## Extrait cité
━━━

La Bâloise Eva Herzog (à gauche) a la réputation d'être austère, alors que la Jurassienne Elisabeth Baume-Schneider est plutôt qualifiée de chaleureuse. © Keystone / Jean-christophe Bott

La Bâloise Eva Herzog a de grandes chances de devenir conseillère fédérale le 7 décembre. Elle est la grande favorite dans la course à la succession de la ministre socialiste Simonetta Sommaruga. Dotée d’une expérience similaire, sa rivale romande Elisabeth Baume-Schneider a néanmoins des atouts à faire valoir

Sur le ticket du Parti socialiste (PS / gauche) pour la succession de Simonetta Sommaruga figurent deux sénatrices qui présentent de nombreuses similitudes. La Bâloise Eva Herzog, 60 ans, et la Jurassienne Elisabeth Baume-Schneider, 58 ans, sont des politiciennes chevronnées, qui se sont forgé une solide expérience au sein de l’exécutif de leur canton. La première est née le jour de Noël et la seconde la veille de Noël. Toutes les deux sont mères de deux enfants adultes et féministes. Leurs compétences sont louées au-delà de leur parti politique.

━━━

## Données fournies
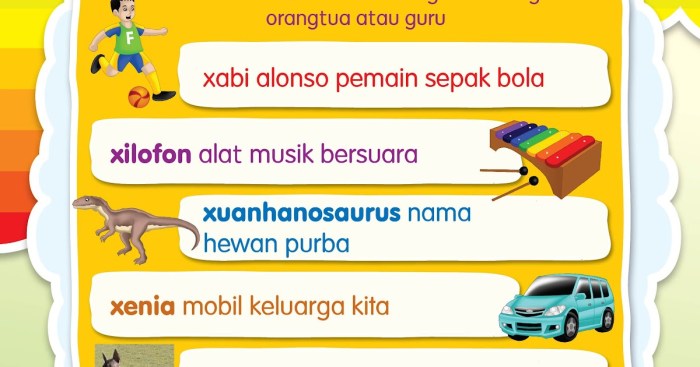 benda yang berawalan huruf x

━━━

## Tâches à réaliser
**1)** Dressez la liste de toutes les personnes désignées par leur nom dans l'extrait cité.
**2)** D'après l'extrait cité, à quelle date Eva Herzog pourrait-elle devenir conseillère fédérale ?
**3)** Reproduisez la partie de l'extrait cité qui s'ouvre sur les mots contenant "Sur le ticket" et se clôt sur "leur parti politique.".

## Résultats des tâches
**1)** Eva Herzog, Elisabeth Baume-Schneider, Simonetta Sommaruga, Jean-christophe Bott

**2)** Le 7 décembre.

**3)**
Sur le ticket du Parti socialiste (PS / gauche) pour la succession de Simonetta Sommaruga figurent deux sénatrices qui présentent de nombreuses similitudes. La Bâloise Eva Herzog, 60 ans, et la Jurassienne Elisabeth Baume-Schneider, 58 ans, sont des politiciennes chevronnées, qui se sont forgé une solide expérience au sein de l’exécutif de leur canton. La première est née le jour de Noël et la seconde la veille de Noël. Toutes les deux sont mères de deux enfants adultes et féministes. Leurs compétences sont louées au-delà de leur parti politique.